Differential T cell responses to Mycobacterium tuberculosis ESAT6 in tuberculosis patients and healthy donors.

Vaccination against and diagnosis of tuberculosis are still insufficient. Proteins secreted by Mycobacterium tuberculosis induce strong immune responses in tuberculosis and constitute prime candidates for development of novel vaccines against tuberculosis as well as for immunodiagnostic assays. We investigated the role of the secreted proteins MPT63, MPT64 and ESAT6 from M. tuberculosis in healthy individuals and tuberculosis patients. None of the secreted proteins stimulated peripheral blood mononuclear cells from healthy donors. In contrast, CD4+ T cells from many tuberculosis patients were stimulated in an MHC class II-restricted fashion by ESAT6, but not by MPT63 or MPT64. T cell reactivities of tuberculosis patients were focused on the N-terminal region of ESAT6. The ESAT6 T cell epitopes were presented by different HLA-DR phenotypes.

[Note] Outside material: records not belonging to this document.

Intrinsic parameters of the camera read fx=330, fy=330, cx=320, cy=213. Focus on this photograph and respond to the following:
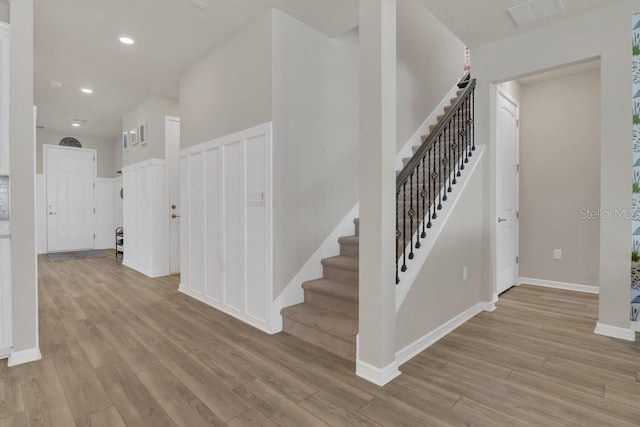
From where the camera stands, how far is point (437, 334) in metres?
2.80

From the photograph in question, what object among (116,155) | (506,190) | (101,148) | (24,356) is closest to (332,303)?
→ (24,356)

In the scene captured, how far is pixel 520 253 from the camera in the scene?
4.82m

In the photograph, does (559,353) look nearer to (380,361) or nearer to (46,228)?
(380,361)

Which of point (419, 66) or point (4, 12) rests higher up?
point (419, 66)

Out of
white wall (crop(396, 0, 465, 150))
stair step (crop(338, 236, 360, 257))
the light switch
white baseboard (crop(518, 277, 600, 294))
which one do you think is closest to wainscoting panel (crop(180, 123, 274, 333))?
the light switch

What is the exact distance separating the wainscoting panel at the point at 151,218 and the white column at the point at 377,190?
411 centimetres

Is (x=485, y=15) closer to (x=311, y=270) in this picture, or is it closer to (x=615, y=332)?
(x=311, y=270)

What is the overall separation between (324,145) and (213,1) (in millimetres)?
1612

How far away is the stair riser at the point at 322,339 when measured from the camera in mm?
2467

Cell cultures responding to either ESAT6 or synthetic peptides thereof showed mRNA transcripts for macrophage inflammatory protein (MIP)-1alpha, monocyte chemotactic protein (MCP)-1 or IL-8 and production of IFN-gamma and MIP-1alpha. Our results suggest that the secreted M. tuberculosis proteins MPT63, MPT64 or ESAT6 do not stimulate unprimed T cells, and that ESAT6 may be a potential candidate antigen for detection of clinical disease.